Individualized tumor vaccines in combination with ICIs

Antigenic determinants (neoantigens) derived by T cells targeting mutations can drive anti-tumor responses. The combination of neoantigen-based individualized cancer vaccines with ICIs and/or anti-angiogenic drugs can exert stronger anti-tumor effects, which is also an effective method of conquering “cold tumors.” The NT-001 study showed that the NEO-PV-01 vaccine combined with nivolumab had good tolerance and anti-tumor activity in patients with advanced NSCLC[29]; NT-002 was a single-arm, phase Ib clinical study to analyze the efficacy and safety of NEO-PV-01 combined with pembrolizumab plus pemetrexed/carboplatin in the treatment of patients with advanced non-squamous, NSCLC. The preliminary results of a phase I/II clinical trial (NCT02955290) analyzing the CIMAvax-EGF (epidermal growth factor) vaccine combined with a PD-1 inhibitor in the treatment of NSCLC were presented at the annual meeting of the American Association for Cancer Research in 2019, and showed that the efficacy of combination therapy was satisfactory in patients with low PD-L1 expression in tumors and a poor response to nivolumab. A phase II clinical trial of the vaccine is ongoing (NCT02955290). A clinical trial of CIMAvax-EGF vs. pembrolizumab for first-line treatment is ongoing in patients with advanced NSCLC with high PD-L1 expression. A study (ChiCTR1900022986) developed a personalized neoantigen/cancer testis antigen nanovaccine combining nanotechnology with a selection of neoantigens containing patient-specific mutations based on whole-exome sequencing and RNA sequencing of tumor-specific mutations; preliminary results indicated that it can induce neoantigen-specific T-cell responses, and merits further studies in a larger population range. RO7198457 is a personalized cancer vaccine based on messenger RNA (mRNA). In the latest phase Ib clinical trial (n = 132), patients with various types of advanced solid malignancies who were treated with RO7198457 in combination with the PD-L1 inhibitor, atezolizumab, showed clinical benefits.[30] Therefore, individualized neoantigen-specific immunotherapy combined with ICIs has promising prospects for clinical application.
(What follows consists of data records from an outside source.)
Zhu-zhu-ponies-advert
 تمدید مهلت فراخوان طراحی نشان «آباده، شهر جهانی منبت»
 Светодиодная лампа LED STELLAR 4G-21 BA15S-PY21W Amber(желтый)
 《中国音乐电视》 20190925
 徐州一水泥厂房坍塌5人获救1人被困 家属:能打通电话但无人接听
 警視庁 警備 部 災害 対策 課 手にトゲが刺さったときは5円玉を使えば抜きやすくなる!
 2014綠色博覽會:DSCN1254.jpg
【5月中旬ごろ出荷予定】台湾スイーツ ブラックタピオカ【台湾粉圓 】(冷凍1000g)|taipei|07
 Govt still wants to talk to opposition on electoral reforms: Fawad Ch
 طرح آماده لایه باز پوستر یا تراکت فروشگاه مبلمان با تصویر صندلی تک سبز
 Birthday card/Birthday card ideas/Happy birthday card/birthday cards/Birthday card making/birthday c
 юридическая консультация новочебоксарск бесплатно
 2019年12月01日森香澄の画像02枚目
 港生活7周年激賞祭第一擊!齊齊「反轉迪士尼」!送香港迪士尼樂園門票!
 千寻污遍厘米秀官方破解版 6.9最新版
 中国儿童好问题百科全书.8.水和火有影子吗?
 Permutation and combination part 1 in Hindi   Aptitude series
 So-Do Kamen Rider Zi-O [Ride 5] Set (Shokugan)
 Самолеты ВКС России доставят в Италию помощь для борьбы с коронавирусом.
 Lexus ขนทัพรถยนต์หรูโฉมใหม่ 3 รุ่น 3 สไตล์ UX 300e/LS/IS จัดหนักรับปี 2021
The combination of cellular immunotherapy and ICIs

The integration of cellular immunotherapy into current immunotherapy may be a novel strategy for antineoplastic therapy. Mechanistically, the success of antibody-mediated checkpoint blockade requires a relatively high mutational load and the presence of TILs, while adoptive cell therapies can utilize autologous lymphocytes that have been isolated from the tumor itself or blood and manipulated in vitro to enhance their activity by expressing specific T-cell receptors or chimeric antigen receptors (CARs; synthetic receptors that retarget T cells to tumor surface antigens) against target antigens.[31] Therefore, the adoptive transfer of tumor-targeted T cells may fill the immunotherapy gap in patients with less immunogenic or “non-inflammatory” tumors. A study described a PD-1 dominant negative receptor that mediates enhanced T-cell functional persistence when co-transduced with second-generation CARs.[32] This combination strategy (co-stimulation and checkpoint blockade) directly counteracts PD-1-mediated inhibition in the presence of tumor PD-L1 expression to enhance T cell function, resulting in long-term disease-free survival after low-dose infusion of CAR-T cells. Ultimately, an ideal combination of co-stimulation combined with concurrent or adjuvant co-inhibitory blockade would maximize the potency of CAR-T cells; the selected co-stimulatory and co-inhibitory pathways could be tailored to the specific characteristics of the tumor and patient. Oyer et al[33] found that combining PM21-NK cells and anti-PD-L1 therapy improved NK cell function and significantly prolonged survival in an animal model of aggressive ovarian cancer. Lin et al[34] investigated the safety and efficacy of pembrolizumab in combination with allogeneic NK cell therapy vs. pembrolizumab alone in previously treated patients with advanced NSCLC. The results showed that the combination therapy significantly improved the patient survival outcome and increased the levels of both immune cells and cytokines in their bodies. SNK01 is a novel non-genetically modified autologous NK cell therapy with enhanced cytotoxicity that has been found to kill several types of lung cancer cells and is being studied in a randomized phase I/IIA clinical trial. These preliminary results mentioned above have shown that ICIs combined with cellular immunotherapy have good efficacy and safety, and warrants a prospective study in a larger sample.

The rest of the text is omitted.